Protein lysates, immunoblotting and caspase activation

Cells were lysed at the indicated time points in RIPA lysis buffer (25 mM Tris-HCl, pH 7.6 containing 150 mM NaCl, 1% NP40, 1% Na-deoxycholate and 0.1% SDS) supplemented with protease inhibitors. Protein concentration was determined using BCA protein assay (Sigma). Samples were adjusted accordingly, analyzed by SDS-PAGE and subsequent immunoblotting with antibodies that recognize IDH1 (Abcam), IDH2 (Abcam), IDH1-R132H (Dianova, Hamburg, Germany), actin (Millipore, Billerica, MA, USA), Bax (BD Pharmingen, San Jose, CA, USA), Bcl2 (BD Pharmingen), XIAP (R&D system, Abingdon, UK), tBid (R&D System), porin (Calbiochem, Nottingham, UK), survivin (Cell Signaling Technology, Danvers, MA, USA). HRP-conjugated secondary antibodies were from BioRad (Marnes-la-Coquette, France). The ImageJ 1.42q software (NIH) was used to digitally quantify the signal intensities of western blot bands. Caspase 3 activity was quantified using the fluorogenic substrate Ac-DEVD-AMC, as described in.15

OCR and extracellular consumption rate (ECAR)

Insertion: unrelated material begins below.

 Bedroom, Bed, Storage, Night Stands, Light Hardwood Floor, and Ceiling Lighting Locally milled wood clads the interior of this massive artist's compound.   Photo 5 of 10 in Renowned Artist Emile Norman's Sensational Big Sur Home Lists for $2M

Cells were plated at 40 000 cells per well in 24-well XF (extracellular flux) cell culture microplate (Seahorse Bioscience, Copenhagen, Denmark). OCR was measured the next day using a XF24 Analyzer (Seahorse Bioscience). Cells were equilibrated for 1 h at 37 °C in bicarbonate-free DMEM (Sigma) supplemented with 25 mM glucose, 1 mM pyruvate and 2 mM Gln, pH 7.3 before any measurement. To determine mitochondrial parameters, OCR was measured at baseline and after addition of oligomycin (0.4 μM), FCCP (2 μM), rotenone (0.6 μM) and antimycin A (0.6 μM). All measurements were done at least in three wells per condition, twice for each experiment. Respiratory reserve was calculated as maximal OCR, after oligomycin and CCCP injections, minus basal OCR. Coupling efficiency corresponded to OCR inhibition by oligomycin. Relative contribution of complex I and II to OCR corresponded, respectively, to OCR inhibition by rotenone and antimycin A.

Statistical analysis

Experiments were done at least three times and data were analyzed using GraphPad Prism 5.00 (GraphPad Software, San Diego, CA, USA). Differences with P-values<0.05 were considered statistically significant.